|Institution:||Cleveland State University|
|Department:||College of Science|
|Keywords:||Biology; Molecular Biology; microRNA processing; nuclear pre-mRNA splicing; miRNA; intron|
|Full text PDF:||http://rave.ohiolink.edu/etdc/view?acc_num=csu1275407397|
Nuclear pre-mRNA splicing is an important step in eukaryotic RNA processing and can yield a variety of transcripts. Further, it is known that nuclear pre-mRNA introns are of two types, U2-dependent and U12-dependent. Recently discovered, microRNAs (miRNA) are short, endogenous, 20-22 nucleotide long, non-coding RNA molecules that base pair with target mRNAs to modulate translation. Current evidence suggests that processing of intronic miRNA does not affect the splicing. Since, intronic miRNAs are involved in essential cellular processes, we surmised if splice sites of miRNA coding introns are flexible to support productive precursor and mature miRNA processing.

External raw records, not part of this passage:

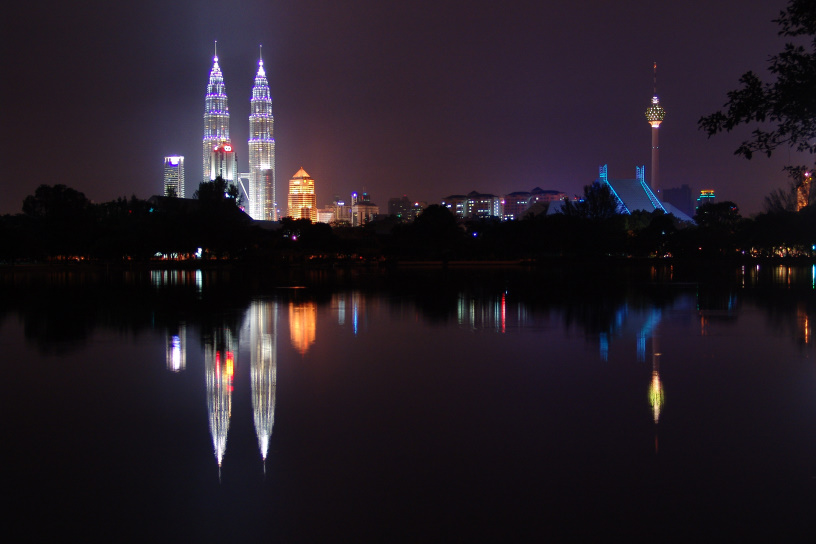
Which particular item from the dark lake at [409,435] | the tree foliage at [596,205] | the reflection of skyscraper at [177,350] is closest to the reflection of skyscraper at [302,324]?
the dark lake at [409,435]

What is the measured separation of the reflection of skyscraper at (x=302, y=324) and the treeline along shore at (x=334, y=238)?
139 feet

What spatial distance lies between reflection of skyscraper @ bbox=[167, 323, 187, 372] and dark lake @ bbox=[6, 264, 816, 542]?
0.19 ft

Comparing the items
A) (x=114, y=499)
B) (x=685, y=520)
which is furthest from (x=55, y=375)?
(x=685, y=520)

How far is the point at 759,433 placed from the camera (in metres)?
6.58

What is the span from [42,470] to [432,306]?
14.2 meters

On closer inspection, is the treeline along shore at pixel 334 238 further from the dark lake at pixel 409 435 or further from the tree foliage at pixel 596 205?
the dark lake at pixel 409 435

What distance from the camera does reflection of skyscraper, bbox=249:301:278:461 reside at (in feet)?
22.5

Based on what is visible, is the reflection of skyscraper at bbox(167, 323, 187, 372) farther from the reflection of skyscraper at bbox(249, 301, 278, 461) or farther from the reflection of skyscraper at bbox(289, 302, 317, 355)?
the reflection of skyscraper at bbox(289, 302, 317, 355)

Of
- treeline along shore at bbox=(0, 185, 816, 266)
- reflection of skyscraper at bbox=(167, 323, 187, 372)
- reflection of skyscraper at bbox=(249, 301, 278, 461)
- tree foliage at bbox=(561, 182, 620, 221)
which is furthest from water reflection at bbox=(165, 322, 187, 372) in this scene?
tree foliage at bbox=(561, 182, 620, 221)

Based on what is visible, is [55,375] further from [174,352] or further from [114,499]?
[114,499]

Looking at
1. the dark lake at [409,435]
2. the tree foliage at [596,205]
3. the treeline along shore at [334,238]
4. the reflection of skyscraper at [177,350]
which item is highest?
the tree foliage at [596,205]

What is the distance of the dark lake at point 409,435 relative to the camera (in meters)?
4.73

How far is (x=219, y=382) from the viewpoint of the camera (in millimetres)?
8852

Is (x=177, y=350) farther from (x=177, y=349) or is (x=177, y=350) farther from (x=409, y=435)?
(x=409, y=435)
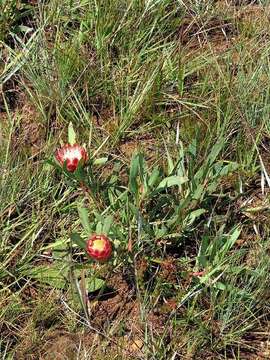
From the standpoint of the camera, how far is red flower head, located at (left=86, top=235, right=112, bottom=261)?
5.36 ft

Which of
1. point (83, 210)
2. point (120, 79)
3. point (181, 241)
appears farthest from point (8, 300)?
point (120, 79)

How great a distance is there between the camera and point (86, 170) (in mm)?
1889

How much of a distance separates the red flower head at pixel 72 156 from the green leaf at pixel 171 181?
8.0 inches

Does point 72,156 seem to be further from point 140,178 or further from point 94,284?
point 94,284

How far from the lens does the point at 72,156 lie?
1.74 meters

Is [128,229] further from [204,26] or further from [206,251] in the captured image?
[204,26]

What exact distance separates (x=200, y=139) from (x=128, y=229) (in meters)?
0.39

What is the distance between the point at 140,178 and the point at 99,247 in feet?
0.81

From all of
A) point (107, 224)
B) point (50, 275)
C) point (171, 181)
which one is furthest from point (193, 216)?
point (50, 275)

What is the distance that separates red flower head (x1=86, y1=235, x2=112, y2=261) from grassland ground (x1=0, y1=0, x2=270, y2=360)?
10 centimetres

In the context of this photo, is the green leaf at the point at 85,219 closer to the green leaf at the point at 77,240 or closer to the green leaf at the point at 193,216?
the green leaf at the point at 77,240

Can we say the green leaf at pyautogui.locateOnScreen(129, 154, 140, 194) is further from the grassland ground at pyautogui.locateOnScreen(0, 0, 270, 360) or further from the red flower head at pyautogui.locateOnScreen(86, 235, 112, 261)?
the red flower head at pyautogui.locateOnScreen(86, 235, 112, 261)

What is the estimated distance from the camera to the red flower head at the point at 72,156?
173cm

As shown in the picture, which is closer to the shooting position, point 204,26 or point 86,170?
point 86,170
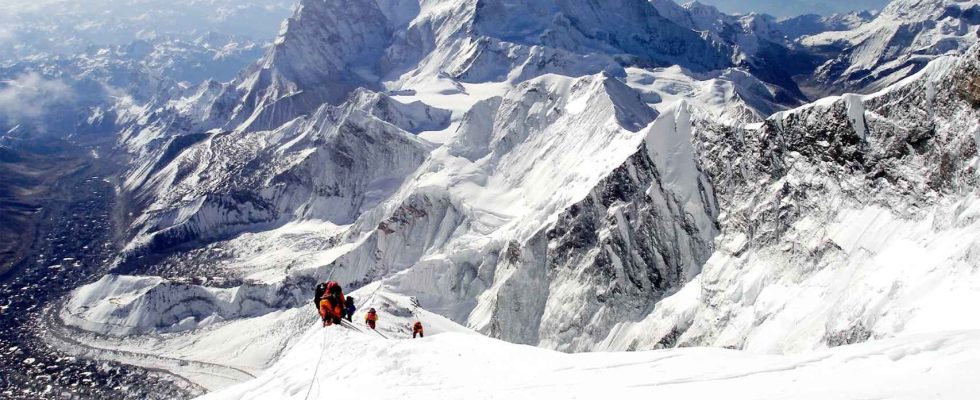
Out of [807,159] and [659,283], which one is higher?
[807,159]

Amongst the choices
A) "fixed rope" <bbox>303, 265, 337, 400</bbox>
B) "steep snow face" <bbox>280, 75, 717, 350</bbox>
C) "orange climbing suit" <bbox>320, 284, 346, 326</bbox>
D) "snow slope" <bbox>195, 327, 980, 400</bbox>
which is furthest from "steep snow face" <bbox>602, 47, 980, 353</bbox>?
"orange climbing suit" <bbox>320, 284, 346, 326</bbox>

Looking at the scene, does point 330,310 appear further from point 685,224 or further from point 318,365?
point 685,224

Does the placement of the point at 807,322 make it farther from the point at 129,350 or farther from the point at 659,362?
the point at 129,350

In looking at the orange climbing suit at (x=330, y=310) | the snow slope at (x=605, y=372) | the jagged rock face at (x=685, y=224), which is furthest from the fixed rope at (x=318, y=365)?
the jagged rock face at (x=685, y=224)

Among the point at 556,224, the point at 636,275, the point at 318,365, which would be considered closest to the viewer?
the point at 318,365

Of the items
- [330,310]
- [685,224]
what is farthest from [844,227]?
[330,310]

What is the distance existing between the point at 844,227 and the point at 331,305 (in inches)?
2366

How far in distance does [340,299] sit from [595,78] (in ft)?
481

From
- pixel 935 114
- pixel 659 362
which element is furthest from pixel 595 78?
pixel 659 362

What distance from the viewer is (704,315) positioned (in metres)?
87.8

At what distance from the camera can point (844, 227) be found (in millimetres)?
74938

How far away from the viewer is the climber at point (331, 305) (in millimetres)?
44625

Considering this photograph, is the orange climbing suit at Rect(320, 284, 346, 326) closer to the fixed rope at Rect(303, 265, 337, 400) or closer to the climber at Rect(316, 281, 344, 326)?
the climber at Rect(316, 281, 344, 326)

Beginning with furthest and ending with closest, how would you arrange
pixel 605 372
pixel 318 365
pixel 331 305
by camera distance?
pixel 331 305
pixel 318 365
pixel 605 372
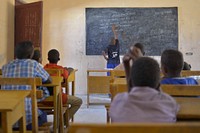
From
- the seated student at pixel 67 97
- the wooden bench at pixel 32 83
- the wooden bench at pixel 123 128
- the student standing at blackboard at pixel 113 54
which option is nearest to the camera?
the wooden bench at pixel 123 128

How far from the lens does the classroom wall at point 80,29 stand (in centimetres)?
722

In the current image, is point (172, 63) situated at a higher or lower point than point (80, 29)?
lower

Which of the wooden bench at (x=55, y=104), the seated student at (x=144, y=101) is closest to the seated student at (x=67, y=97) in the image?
the wooden bench at (x=55, y=104)

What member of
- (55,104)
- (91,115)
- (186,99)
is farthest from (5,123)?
(91,115)

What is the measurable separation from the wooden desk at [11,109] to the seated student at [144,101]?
1.85ft

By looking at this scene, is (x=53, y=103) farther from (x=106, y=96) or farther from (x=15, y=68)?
(x=106, y=96)

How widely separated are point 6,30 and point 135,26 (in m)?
3.09

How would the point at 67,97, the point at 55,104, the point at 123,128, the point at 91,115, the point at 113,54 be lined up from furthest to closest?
the point at 113,54, the point at 91,115, the point at 67,97, the point at 55,104, the point at 123,128

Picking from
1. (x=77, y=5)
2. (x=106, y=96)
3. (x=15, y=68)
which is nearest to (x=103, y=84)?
(x=106, y=96)

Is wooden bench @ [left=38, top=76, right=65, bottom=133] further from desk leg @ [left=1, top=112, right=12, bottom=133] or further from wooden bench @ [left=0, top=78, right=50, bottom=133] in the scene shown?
desk leg @ [left=1, top=112, right=12, bottom=133]

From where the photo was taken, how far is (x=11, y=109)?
160cm

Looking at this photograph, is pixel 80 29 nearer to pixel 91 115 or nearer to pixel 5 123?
pixel 91 115

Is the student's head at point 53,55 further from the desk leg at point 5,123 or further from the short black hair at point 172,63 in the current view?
the desk leg at point 5,123

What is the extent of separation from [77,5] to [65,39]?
841 millimetres
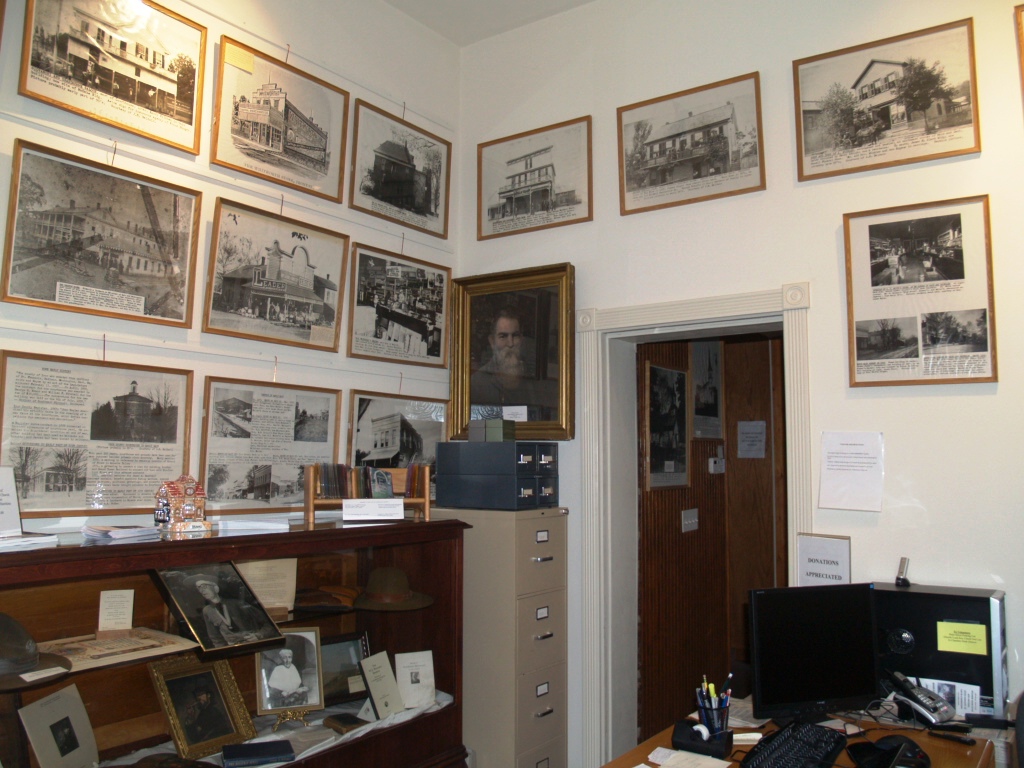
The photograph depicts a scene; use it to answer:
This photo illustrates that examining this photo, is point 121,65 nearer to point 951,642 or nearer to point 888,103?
point 888,103

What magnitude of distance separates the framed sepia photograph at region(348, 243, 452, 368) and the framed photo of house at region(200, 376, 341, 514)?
1.19 ft

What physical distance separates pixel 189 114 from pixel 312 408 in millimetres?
1242

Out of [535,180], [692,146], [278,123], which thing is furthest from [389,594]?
[692,146]

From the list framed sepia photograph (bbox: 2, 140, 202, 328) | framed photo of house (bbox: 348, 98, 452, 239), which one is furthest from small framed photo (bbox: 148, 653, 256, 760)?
framed photo of house (bbox: 348, 98, 452, 239)

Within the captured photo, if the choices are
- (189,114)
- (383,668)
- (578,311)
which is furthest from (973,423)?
(189,114)

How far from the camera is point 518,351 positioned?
12.5 ft

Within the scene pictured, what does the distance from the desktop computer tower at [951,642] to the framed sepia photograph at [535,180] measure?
2180 mm

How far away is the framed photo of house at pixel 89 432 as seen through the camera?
241cm

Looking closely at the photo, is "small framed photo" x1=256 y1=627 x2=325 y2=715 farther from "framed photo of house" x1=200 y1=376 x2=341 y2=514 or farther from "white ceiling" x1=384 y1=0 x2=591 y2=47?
"white ceiling" x1=384 y1=0 x2=591 y2=47

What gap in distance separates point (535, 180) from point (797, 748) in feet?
9.26

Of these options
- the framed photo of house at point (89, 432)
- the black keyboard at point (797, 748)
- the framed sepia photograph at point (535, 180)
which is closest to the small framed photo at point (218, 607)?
the framed photo of house at point (89, 432)

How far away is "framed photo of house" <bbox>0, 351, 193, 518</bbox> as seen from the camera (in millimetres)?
2414

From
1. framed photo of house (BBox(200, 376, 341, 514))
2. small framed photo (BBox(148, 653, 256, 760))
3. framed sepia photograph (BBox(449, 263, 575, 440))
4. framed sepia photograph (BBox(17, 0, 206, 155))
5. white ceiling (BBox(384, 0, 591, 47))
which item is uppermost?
white ceiling (BBox(384, 0, 591, 47))

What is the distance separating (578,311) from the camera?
3727 mm
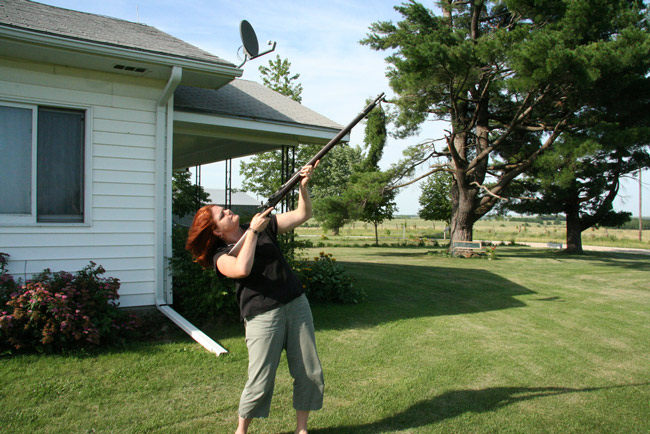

We constructed a minigene reporter consisting exons 26-29 including introns from MYH6 gene and an intronic miRNA, miR-208 harbored in intron 27. Using in vivo and in vitro methods, we examined splicing of MYH6 intron 27 and processing of miR-208. The predicted stem-loop structure of miR-208 and the 5’ splice site of the intron 27 were mutated. Stem-loop mutations had no recordable splicing defect of intron 27. The 5’SS mutant activated a cryptic splicing event using a sub-optimal splice site located 50 nucleotides upstream of wild-type splice site. Interestingly, conversion of U2-type 5' splice site to consensus U12-type 5' splice site did not affect in vivo splicing of the intron, suggesting potential conversion of intron to U12-type, albeit without a consensus U12-type branch site sequence. However, miRNA processing was affected as established by in vitro splicing assay and qRT-PCR analysis of miR-208. We mutated nucleotides from position 3 to 7 in intron 27 to study if changes in splice site will allow miRNA processing to occur and if splicing will also be affected. Our data indicates significant changes in spliced phenotype as well as in miR-208 expression level. Since, all known intronic miRNAs are harbored in U2-dependent introns of mammalian genes, we wanted to study if miRNA processing will be compatible with U12-dependent intron. With this aim, we incorporated miR-208 in a U12-dependent intron. However, it appears that spliceosome and microprocessor cannot act together in a U12-dependent intron. This is first time that a miRNA has been incorporated in a U12-dependent intron to study its processing and also if splice sites are plastic for miRNA processing.